[[ DATA SHOWN open ]]
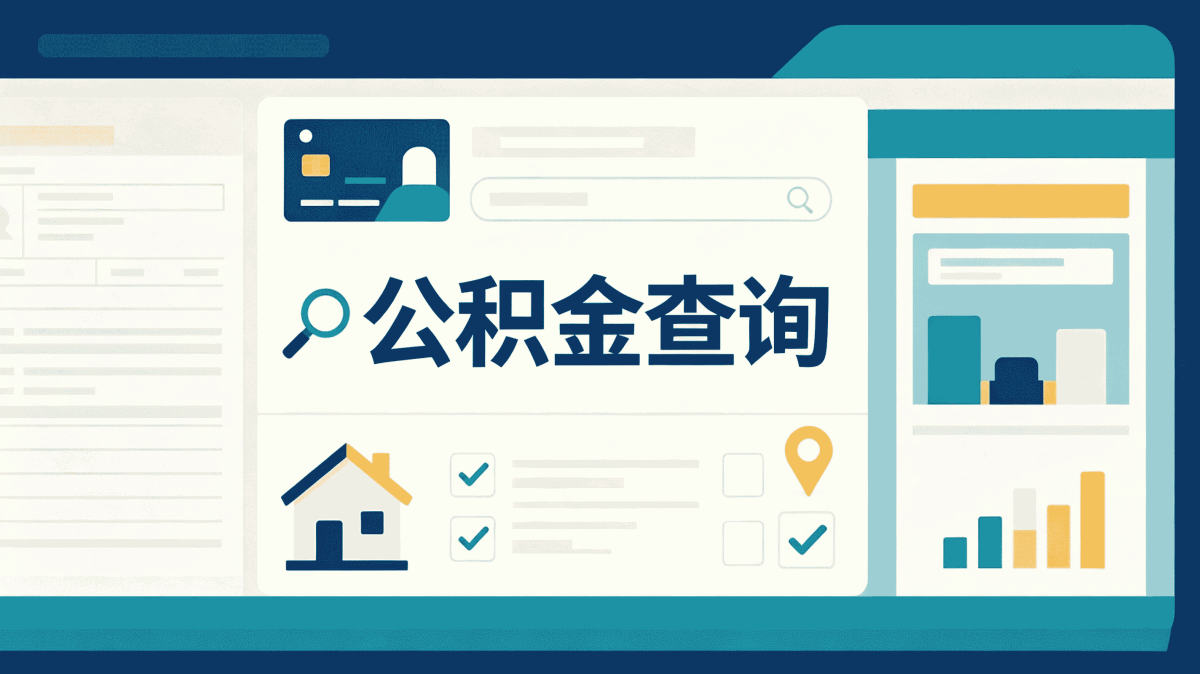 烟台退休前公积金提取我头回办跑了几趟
[[ DATA SHOWN closed ]]
[[ DATA SHOWN open ]]
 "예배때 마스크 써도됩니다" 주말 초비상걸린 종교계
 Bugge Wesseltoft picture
[[ DATA SHOWN closed ]]
[[ DATA SHOWN open ]]
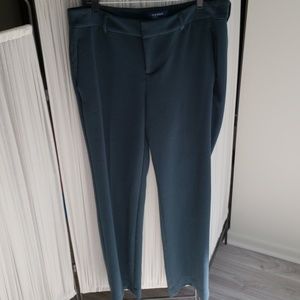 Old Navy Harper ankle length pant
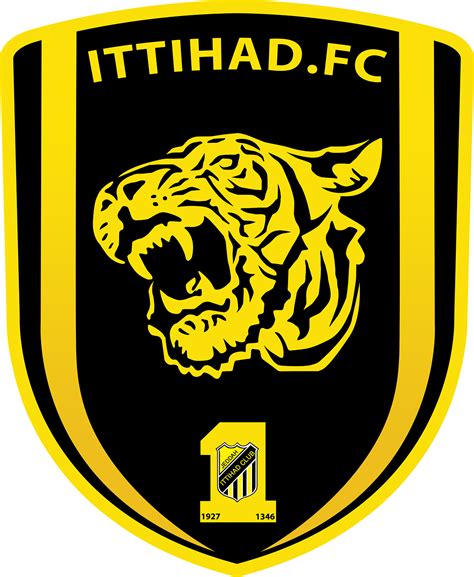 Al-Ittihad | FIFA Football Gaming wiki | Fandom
[[ DATA SHOWN closed ]]
— HOW TO COMPLETE THIS TASK —
Please repeat the lines of the material above exactly, starting with the line that contains "Old Navy Harper ankle length pant" and ending with the line that contains "wiki | Fandom". Leave the pictures out.

— SOLUTION —
 Old Navy Harper ankle length pant
 Al-Ittihad | FIFA Football Gaming wiki | Fandom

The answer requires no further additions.